### Document extract:
Reconstruction of the zygomatic arch following injury is necessary for restoration of malar symmetry and support for the maxilla and masticatory loads. Repair of the zygomatic arch is usually performed in concert with repair of ZMC fracture stabilization. In 1999, Turk et al found that direct repair and plating of the zygomatic arch was not indicated in more than 1500 patients, secondary to spontaneous reduction with repair of other ZMC fracture components. If an aesthetic deformity is the product of an arch fracture or if trismus is present, direct repair and fixation are indicated.

As with any surgical endeavor, successful outcomes are the result of a planned approach that affords excellent exposure of the operative site and of the use of meticulous surgical technique. More specifically, repair of zygomatic arch fractures requires a precise reduction and definitive stabilization to ensure positive outcomes.

Fractures of the zygomatic arch have been approached by various methods.

Direct cutaneous approach

The least invasive approach is the direct cutaneous approach. This entails the placement of a bony hook, hemostat, or suture around the arch. Following this, the surgeon is able to reduce the fracture by applying lateral traction to the arch. Disadvantages include a lack of direct visualization of the bony insult, imprecise reduction, and a lack of fracture stabilization. The only advantage lies in the absence of a surgical incision and resultant cutaneous scarring.

### Stored data:
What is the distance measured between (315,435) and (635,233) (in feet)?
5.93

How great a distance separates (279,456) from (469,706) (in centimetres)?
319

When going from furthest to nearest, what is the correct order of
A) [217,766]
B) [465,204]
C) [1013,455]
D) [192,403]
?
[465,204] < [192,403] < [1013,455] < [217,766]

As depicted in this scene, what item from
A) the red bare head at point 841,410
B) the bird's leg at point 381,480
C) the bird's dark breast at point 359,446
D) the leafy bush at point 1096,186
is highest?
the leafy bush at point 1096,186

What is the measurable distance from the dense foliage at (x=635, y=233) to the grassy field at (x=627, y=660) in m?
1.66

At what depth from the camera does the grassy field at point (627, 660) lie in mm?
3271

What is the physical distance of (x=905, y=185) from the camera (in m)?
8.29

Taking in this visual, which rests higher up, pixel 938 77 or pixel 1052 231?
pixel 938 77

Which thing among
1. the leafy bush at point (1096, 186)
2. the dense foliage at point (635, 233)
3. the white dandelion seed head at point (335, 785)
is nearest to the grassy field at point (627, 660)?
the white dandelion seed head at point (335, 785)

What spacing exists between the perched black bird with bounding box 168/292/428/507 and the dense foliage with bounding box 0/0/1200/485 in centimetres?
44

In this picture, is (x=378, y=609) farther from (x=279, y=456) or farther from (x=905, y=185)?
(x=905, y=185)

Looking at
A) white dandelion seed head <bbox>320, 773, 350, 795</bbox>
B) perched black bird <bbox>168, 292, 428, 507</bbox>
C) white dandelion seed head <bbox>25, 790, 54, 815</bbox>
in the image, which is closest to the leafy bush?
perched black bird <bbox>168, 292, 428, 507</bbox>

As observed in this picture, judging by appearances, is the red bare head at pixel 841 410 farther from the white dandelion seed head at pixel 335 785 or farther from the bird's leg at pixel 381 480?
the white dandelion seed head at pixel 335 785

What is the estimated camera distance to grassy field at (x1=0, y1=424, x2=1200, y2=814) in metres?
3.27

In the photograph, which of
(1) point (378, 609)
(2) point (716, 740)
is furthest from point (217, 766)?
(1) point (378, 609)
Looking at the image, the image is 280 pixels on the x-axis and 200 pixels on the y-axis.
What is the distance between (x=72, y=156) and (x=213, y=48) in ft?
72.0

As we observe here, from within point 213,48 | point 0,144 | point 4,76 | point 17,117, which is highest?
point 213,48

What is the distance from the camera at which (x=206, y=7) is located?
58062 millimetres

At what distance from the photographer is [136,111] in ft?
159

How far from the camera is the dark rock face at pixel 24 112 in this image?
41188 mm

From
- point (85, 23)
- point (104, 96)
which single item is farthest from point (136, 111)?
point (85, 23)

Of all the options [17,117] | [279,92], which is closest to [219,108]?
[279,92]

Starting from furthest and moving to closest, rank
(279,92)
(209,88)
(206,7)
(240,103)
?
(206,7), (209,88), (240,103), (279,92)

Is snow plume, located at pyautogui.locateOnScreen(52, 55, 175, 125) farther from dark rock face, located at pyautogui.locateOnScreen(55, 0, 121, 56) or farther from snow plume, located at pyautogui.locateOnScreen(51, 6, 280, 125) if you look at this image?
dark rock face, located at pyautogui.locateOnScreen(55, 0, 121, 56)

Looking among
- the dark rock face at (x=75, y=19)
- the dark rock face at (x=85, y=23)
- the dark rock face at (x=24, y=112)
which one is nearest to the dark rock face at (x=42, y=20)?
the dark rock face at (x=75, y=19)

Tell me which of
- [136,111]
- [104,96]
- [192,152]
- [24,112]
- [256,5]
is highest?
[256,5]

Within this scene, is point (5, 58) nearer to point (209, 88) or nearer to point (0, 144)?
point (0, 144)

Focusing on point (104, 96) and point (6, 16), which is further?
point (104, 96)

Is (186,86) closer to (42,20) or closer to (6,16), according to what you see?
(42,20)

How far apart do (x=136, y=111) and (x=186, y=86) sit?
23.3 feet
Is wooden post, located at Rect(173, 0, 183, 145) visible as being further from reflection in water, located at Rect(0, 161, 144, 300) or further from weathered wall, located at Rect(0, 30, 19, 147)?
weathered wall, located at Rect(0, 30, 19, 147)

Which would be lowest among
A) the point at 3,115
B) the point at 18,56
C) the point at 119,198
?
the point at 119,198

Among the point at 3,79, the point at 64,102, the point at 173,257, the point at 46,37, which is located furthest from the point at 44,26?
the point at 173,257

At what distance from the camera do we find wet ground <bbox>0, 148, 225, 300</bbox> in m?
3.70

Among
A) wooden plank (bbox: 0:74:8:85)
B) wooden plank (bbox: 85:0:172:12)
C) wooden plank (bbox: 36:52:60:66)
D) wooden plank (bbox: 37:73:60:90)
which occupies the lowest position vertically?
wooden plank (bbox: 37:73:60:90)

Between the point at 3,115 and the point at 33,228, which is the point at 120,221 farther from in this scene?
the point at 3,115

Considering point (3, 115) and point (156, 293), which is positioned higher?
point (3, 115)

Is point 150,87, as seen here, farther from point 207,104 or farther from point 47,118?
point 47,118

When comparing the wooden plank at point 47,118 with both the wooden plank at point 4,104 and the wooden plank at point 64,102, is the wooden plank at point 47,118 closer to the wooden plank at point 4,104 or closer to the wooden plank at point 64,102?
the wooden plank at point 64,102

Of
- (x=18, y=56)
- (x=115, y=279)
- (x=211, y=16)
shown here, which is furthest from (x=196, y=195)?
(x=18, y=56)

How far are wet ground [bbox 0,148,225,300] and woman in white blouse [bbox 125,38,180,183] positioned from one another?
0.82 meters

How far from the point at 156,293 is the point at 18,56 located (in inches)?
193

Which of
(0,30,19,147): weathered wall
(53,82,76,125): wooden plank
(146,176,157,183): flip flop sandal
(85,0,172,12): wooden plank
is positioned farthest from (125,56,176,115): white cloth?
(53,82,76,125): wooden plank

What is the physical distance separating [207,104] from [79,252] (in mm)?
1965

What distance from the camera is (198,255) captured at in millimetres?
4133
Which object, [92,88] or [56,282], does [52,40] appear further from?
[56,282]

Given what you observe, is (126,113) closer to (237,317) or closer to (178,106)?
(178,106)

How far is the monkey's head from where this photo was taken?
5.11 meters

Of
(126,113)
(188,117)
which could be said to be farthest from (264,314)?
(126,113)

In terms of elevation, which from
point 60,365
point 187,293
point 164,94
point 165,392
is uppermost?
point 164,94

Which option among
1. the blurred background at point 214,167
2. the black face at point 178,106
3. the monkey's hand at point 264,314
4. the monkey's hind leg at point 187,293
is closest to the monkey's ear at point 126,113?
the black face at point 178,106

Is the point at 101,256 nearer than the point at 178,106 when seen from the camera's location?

### Tasks and exercises:
**a.** According to the text on zygomatic arch repair, what is the only advantage of the direct cutaneous approach?
**b.** Continue the text on zygomatic arch fracture repair, starting after its final sentence.

### Task-by-task answers:
**a.** The absence of a surgical incision and resultant cutaneous scarring.

**b.**
Gillies approach

A 3-cm incision placed 4 cm superior to the zygomatic arch and posterior to the temporal hairline can be fashioned to allow direct access to the arch. This approach (ie, Gillies approach) allows accurate fracture reduction via a bimanual technique. After creating a skin incision, the dissection is carried down through the superficial temporal fascia and the temporalis muscle fascia (deep temporal fascia). A plane is carried forward, superior to the temporalis muscle to the zygomatic arch.

Once this conduit is created, a periosteal elevator is positioned beneath the zygoma. Lateral traction is placed on the elevator while the surgeon's free hand palpates the fracture site during reduction. Once hemostasis is ensured, the fascia and skin are closed in the usual fashion. Take care to close the wound with all layers reanastomosed to their respective anatomic partners. Advantages of the Gillies approach include a scar camouflaged by the patient's hair; accurate, bimanual fracture reduction; and a remote chance of injury to the temporal branch of cranial nerve VII.

Hemicoronal approach

The most invasive approach offering excellent visualization is the hemicoronal approach. This method is usually reserved for comminuted arch fractures, and the potential for insult to the temporal branch of the facial nerve is ever looming.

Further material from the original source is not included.